Kebanyakan manusia salah –semoga Allah mengislahnya- dalam memahami hakikat dan sebab yang mengeluarkan seseorang dari daerah ke-Islam-an hingga implikasinya ke penghukuman kafir, maka kita lihat mereka dengan buru-buru mengkafirkan seorang muslim hanya dengan perselisihan pendapat darinya sehingga, tidak tersisa di atas bumi ini seorang muslim kecuali sangat sedikit sekali.
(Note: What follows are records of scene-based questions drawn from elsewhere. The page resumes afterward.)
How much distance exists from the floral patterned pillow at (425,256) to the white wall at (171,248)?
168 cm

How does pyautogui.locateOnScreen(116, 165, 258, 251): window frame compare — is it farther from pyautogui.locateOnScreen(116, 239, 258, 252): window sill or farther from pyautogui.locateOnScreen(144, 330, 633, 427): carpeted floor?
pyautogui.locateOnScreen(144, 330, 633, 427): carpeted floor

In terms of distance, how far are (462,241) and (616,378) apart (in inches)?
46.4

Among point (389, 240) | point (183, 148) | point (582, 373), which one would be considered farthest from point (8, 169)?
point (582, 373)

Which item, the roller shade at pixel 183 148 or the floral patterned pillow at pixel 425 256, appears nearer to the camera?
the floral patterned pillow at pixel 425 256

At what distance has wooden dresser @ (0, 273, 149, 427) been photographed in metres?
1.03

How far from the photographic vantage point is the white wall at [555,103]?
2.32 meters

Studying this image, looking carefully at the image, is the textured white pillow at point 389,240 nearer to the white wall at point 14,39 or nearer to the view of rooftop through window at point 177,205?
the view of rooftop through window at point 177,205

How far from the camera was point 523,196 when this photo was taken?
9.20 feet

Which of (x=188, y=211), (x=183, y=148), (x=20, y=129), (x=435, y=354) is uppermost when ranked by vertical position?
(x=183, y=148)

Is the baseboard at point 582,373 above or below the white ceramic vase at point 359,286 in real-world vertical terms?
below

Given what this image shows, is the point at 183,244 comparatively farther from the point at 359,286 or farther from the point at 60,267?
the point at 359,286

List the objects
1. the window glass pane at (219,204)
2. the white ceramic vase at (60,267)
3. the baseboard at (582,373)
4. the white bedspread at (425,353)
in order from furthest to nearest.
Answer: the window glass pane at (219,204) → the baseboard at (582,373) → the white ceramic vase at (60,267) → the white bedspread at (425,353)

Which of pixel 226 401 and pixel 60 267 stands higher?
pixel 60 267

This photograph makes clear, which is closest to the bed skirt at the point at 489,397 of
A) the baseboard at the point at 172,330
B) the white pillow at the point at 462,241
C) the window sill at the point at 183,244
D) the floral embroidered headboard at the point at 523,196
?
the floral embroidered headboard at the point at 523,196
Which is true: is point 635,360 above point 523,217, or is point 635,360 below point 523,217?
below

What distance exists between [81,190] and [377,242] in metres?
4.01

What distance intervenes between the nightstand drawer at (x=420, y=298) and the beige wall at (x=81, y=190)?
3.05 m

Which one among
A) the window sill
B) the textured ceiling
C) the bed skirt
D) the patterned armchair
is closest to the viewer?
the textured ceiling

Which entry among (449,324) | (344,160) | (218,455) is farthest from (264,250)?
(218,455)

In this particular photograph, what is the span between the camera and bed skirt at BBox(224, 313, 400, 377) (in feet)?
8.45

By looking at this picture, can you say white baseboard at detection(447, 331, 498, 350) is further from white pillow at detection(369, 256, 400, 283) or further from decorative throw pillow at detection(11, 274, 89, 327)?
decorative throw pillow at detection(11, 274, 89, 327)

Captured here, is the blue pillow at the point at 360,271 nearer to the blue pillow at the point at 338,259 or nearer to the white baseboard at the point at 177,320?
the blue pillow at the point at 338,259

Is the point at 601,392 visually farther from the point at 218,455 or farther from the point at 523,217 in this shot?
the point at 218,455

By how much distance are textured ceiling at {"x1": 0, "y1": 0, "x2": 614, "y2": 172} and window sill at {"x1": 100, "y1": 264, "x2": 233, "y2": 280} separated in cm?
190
Jika kau melihat seorang muslim yang mendirikan sholat, mengerjakan kewajiban Allah, menjauhi larangan-larangan Allah dan menyebarkan dakwah Allah, memakmurkan masjid-Nya, dan menepati janji-janjinya, jika kau mendebatnya ke suatu permasalahan yang menurut anda adalah suatu kebenaran sedangkan dia berbeda dalam pendapat tersebut, terlebih bila ulama dahulu ada yang menetapkan pendapat anda dan ada yang mengingkarinya, dan orang yang seperti itu tidak menurut dengan pendapatmu kemudian anda katakana kepadanya dengan sebutan kafir hanya karena berselisih pendapat denganmu, maka sesungguhnya anda telah mendekatkan diri kepada kemungkaran yang sangat besar.
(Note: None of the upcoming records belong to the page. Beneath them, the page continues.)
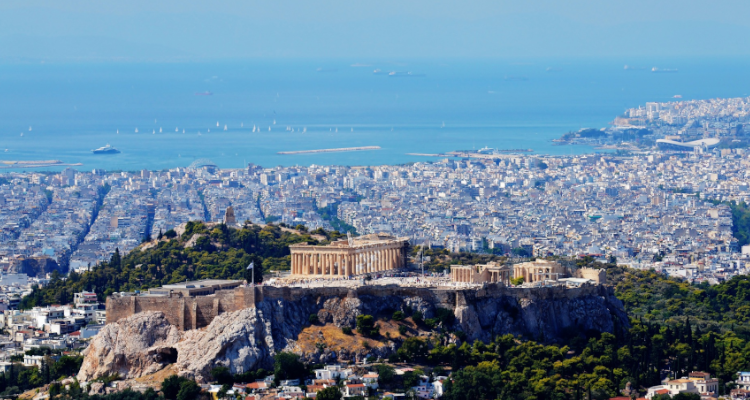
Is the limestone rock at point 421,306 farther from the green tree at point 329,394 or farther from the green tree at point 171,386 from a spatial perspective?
the green tree at point 171,386

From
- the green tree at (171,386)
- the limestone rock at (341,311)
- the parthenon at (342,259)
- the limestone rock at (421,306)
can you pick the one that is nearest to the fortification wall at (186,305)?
the limestone rock at (341,311)

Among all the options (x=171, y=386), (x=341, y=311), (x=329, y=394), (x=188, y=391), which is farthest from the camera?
(x=341, y=311)

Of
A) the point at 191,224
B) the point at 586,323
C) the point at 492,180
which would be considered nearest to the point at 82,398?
the point at 586,323

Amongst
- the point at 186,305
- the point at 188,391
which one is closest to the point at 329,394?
the point at 188,391

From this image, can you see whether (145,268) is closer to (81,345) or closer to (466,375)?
(81,345)

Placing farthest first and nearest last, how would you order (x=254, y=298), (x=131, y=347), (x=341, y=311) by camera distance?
(x=341, y=311), (x=131, y=347), (x=254, y=298)

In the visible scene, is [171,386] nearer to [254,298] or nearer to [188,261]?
[254,298]
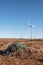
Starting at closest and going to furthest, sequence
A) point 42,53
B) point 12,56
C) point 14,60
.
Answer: point 14,60 → point 12,56 → point 42,53

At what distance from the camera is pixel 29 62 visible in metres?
22.3

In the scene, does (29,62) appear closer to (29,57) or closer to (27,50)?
(29,57)

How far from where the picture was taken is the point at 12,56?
2522cm

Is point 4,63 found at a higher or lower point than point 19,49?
lower

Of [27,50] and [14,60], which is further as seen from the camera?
[27,50]

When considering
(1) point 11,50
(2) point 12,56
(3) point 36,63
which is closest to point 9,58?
(2) point 12,56

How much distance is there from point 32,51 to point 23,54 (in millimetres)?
2039

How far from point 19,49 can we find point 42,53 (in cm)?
359

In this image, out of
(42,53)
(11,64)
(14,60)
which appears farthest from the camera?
(42,53)

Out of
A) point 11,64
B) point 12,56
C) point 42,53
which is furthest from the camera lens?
point 42,53

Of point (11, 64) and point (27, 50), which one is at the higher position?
point (27, 50)

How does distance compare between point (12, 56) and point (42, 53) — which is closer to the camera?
point (12, 56)

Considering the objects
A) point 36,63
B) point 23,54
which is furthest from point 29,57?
point 36,63

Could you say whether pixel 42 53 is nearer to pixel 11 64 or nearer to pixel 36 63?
pixel 36 63
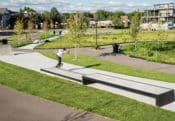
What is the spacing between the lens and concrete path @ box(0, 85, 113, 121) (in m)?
10.6

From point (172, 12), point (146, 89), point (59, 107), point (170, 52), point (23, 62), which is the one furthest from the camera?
point (172, 12)

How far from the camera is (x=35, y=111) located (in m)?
11.3

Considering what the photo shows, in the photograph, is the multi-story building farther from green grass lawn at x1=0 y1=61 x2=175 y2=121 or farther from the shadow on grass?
the shadow on grass

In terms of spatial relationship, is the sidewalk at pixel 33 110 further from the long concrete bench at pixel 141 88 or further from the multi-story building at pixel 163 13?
the multi-story building at pixel 163 13

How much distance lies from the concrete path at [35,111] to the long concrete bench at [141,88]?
2695 mm

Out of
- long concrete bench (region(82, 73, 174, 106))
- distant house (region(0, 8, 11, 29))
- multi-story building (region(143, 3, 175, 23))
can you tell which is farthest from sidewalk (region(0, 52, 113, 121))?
multi-story building (region(143, 3, 175, 23))

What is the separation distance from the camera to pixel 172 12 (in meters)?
134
Karena tidak boleh seseorang mengumbar predikat kafir kecuali orang yang benar-benar tahu tentang seluk beluk perkara kekufuran, tentang apa yang menjadikan pemisah antara keimanan dan kekufuran dalam timbangan syari’at yang suci. Maka tidak boleh bagi manusia siapa saja tergesa-gesa menyimpulkan dalam ranah pengkafiran dengan prasangka dan dugaan tanpa penelitian yang detail dan meyakinkan, dan tanpa keilmuan yang matang, maka bisa dipastikan jalannya hasil dan pernyataan yang ada sangat riskan hingga tidak lagi tersisa seorang muslim di dunia ini kecuali hanya sedikit. Begitu juga tidak boleh dikafirkan orang yang berbuat maksiat sedangkan dalam dirinya masih ada keimanan dan ikrar syahadat.
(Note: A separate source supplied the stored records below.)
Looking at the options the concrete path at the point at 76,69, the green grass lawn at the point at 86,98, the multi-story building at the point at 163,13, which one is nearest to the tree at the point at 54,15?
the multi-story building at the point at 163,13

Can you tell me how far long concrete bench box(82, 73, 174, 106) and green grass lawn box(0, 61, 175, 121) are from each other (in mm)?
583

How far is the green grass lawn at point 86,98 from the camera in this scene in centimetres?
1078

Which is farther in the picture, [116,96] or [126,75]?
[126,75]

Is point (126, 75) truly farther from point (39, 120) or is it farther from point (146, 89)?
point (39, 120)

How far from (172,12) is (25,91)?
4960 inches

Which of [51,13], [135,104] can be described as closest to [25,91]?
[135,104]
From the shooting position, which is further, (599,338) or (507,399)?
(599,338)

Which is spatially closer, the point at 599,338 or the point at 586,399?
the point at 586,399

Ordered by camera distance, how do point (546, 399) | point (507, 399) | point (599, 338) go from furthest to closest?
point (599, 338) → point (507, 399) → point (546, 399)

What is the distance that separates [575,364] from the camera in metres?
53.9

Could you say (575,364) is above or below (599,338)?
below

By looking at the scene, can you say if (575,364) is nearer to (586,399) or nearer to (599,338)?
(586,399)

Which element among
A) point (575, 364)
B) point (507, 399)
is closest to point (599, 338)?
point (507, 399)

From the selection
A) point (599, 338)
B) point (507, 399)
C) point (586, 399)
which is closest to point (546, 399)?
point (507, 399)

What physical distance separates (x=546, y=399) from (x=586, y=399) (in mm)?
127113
Dalam hadits dari Anas Ra. berkata Rasulullah Saw. “Tidak tanda orang yang masih mempunyai asas keimanan; berhenti dari segala perkara orang yang ikrar dengan Tiada Tuhan Selain Allah, tidak mengkafirkannya dengan perbuata dosa dan tidak pula kita keluarkan dari Islam karena mengerjakan perbuatan yang dilarang, dan jihad terus berlanjut sejak diutusnya Aku oleh Allah hingga akhir umatku berperang melawan Dajal dimana jihad tersebut tidak bisa dibatalkan oleh penguasa dholim dan tidak pula penguasa adil, iman kepada takdir (Diriwayatkan oleh Abu Dawud)

Imam Haramain berkata: bila seseorang meminta kita untuk merinci apa yang menyebabkan dan apa yang tidak menyebabkan kepada kekafiran, maka sesungguhnya hal itu ketamakan yang tidak seharusnya, Karena sesungguhnya hal ini sanagat jauh untuk diketahui, sulit ditempuh dan membutuhkan sandaran asas-asas tauhid, dan bagaimana seseorang akan mencapai garis finish sebuah hakikat, sedangkan orang tersebur belum mempunyai dalil dan dokumentasi yang cukup dalam perkara kekufuran ini.
Oleh sebab di atas, kami sangat menghimbau dengan sangat untuk tidak terburu-buru dan tergesa-gesa dalam memfonis kekufuran dalam hal-hal yang menyangkut akidah selain yang sudah kami sebutkan sebelumnya, karena hal yang demikian sangat riskan dan semoga Allah membimbing kita ke ajalan yang lurus dan kepadaNyalah kita kembali.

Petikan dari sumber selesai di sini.